Materials: PEG (M w = 4K and 10K, Sigma‐Aldrich, St. Louis, USA), acryloyl chloride (98%, TCI, Shanghai, China), triethylamine (99%, TCI, Shanghai, China), diethyl ether (Lingfeng Chemical Reagent Company, Shanghai, China), 2‐hydroxy‐2‐methyl‐1‐phenyl‐1‐propanone (IRGACURE 1173, 98%, Sigma‐Aldrich, St. Louis, USA), Laponite XLG ([Mg5.34Li0.66Si8O20(OH)4]Na0.66; BKY, Wesel, Germany), and HA (M w = 350K, TCI, Shanghai, China) were all used as received. All other chemicals and solvents were analytical reagents and were purchased from Lingfeng Chemical Reagent Company (Shanghai, China) and used as received.

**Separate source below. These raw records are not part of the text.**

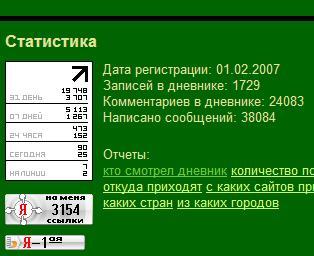 (314x256, 18Kb)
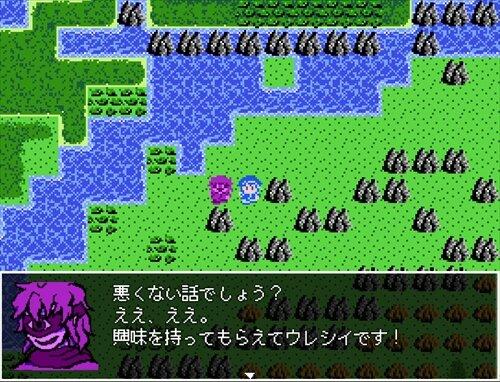 エグリマティアス Game Screen Shot1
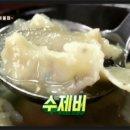 맛있는 녀석들 수제비 수락산 맛집 가재골수제비
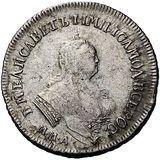 Полуполтинник 1746, серебро (Ag 802) — Елизавета Петровна, фото 1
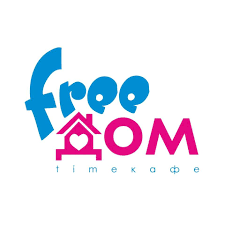 FreeДОМ,тайм-кафе,Алматы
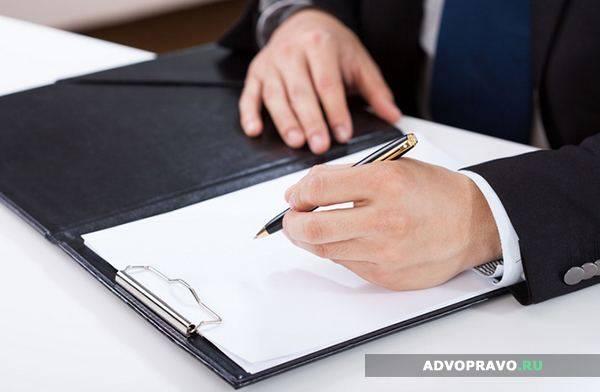 Форма договора подряда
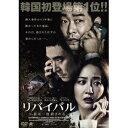 リバイバル 妻は二度殺される 【DVD】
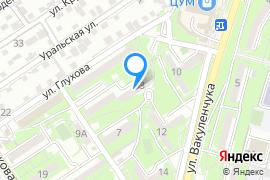«Мастерская тела»—Фитнес-клуб в Севастополе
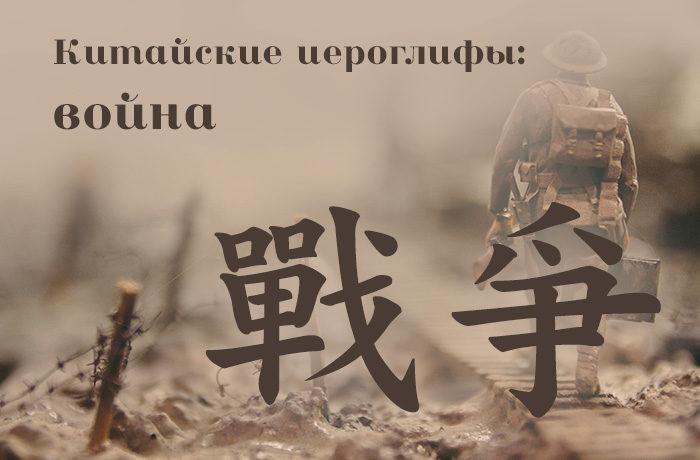Китайские иероглифы 戰爭 (война, военные действия)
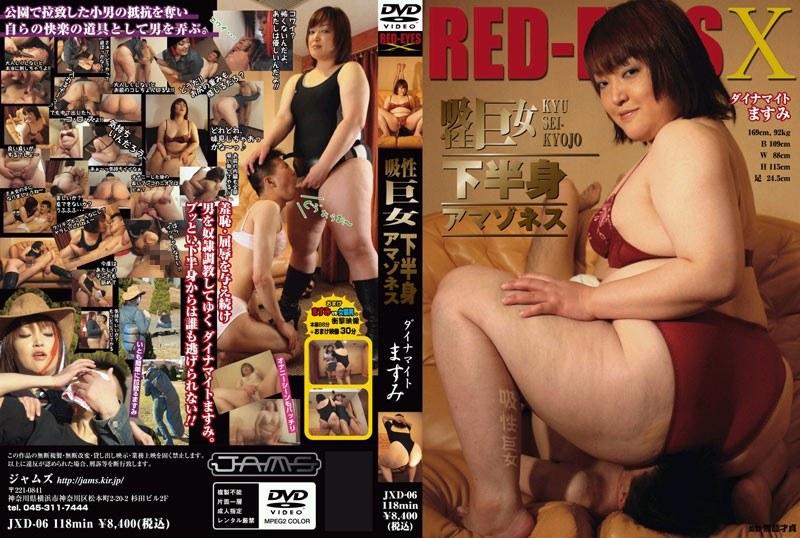 巨乳の素人女性の調教無料動画像。吸性巨女 下半身アマゾネス ダイナマイトますみ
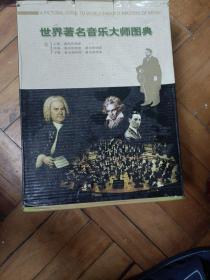 世界著名音乐大师图典  上中下卷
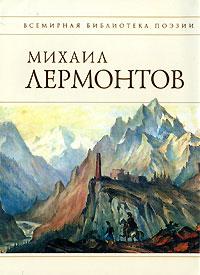 Лермонтов М.Ю. - Стихотворения обложка книги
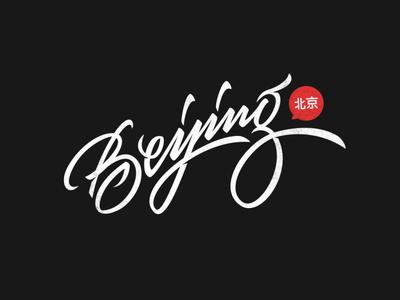"""""""Beijing""""- lettering logo for chinese school"""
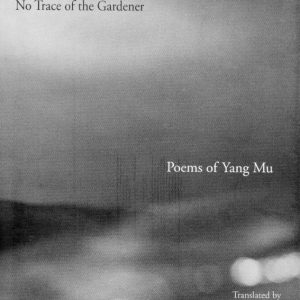 No Trace of the Gardener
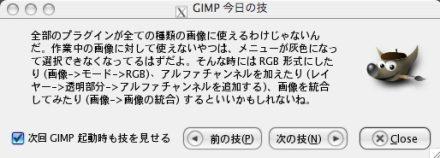 gimp005.jpg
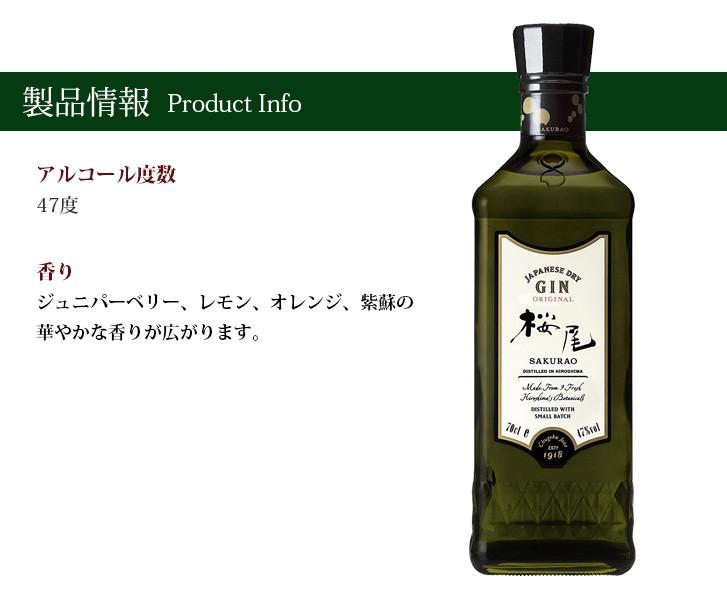 SAKURAO GIN ORIGINAL 700mlびん 1本の商品画像|2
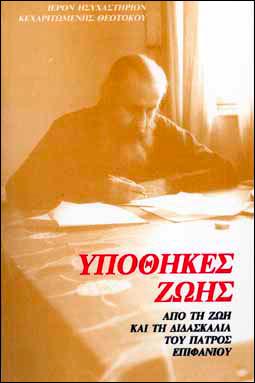 Заветы жизни. Из жизни и учения архимандрита Епифания Феодоропулоса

Cell Culture: Primary ROBs were isolated from minced SD rats (born within 3 d) calvarial chips, as described previously;26 this procedure was conducted in accordance with the guidelines set by the Ethics Committee for Animal Research, Shenzhen Institutes of Advanced Technology, Chinese Academy of Sciences. ROBs, between the third to fifth passage, were used in the 3D‐bioprinting system to evaluate cell viability, proliferation, and differentiation ability both in vitro and in vivo. ROBs were cultured in α‐MEM (Hyclone, Utah, USA) with 10% (v/v) fetal bovine serum (Corning, New York, USA), supplemented with antibiotics (100 U mL−1 penicillin, 100 µg mL−1 streptomycin) and incubated at 37 °C with 5% carbon dioxide (CO2).

Prehydrogel Solution Preparation for 3D‐Bioprinting: Crosslinkable PEGDA of different molecular weights (M w = 4K and 10K) were synthesized as previously described.9 The recipes for preparing prehydrogel solutions are listed in Table S1 in the Supporting Information. Briefly, PEGDA was dissolved in deionized water at first, and then 3 wt% of the photoinitiator IRGACURE 1173 (relative to the mass of PEGDA crosslinker) was added into the solution and stirred thoroughly under a nitrogen atmosphere until completely dissolved. The solution was then sterilized via filtration through a 0.22 µm filter. Subsequently, ultraviolet sterilized nanoclay (Laponite XLG) was added into the solution and vigorously stirred on a clean bench for about 2 h, to obtain a homogeneous prehydrogel solution. Bubbles were removed from the prehydrogel solution by centrifugation (3000 rpm, 10 min) before being used.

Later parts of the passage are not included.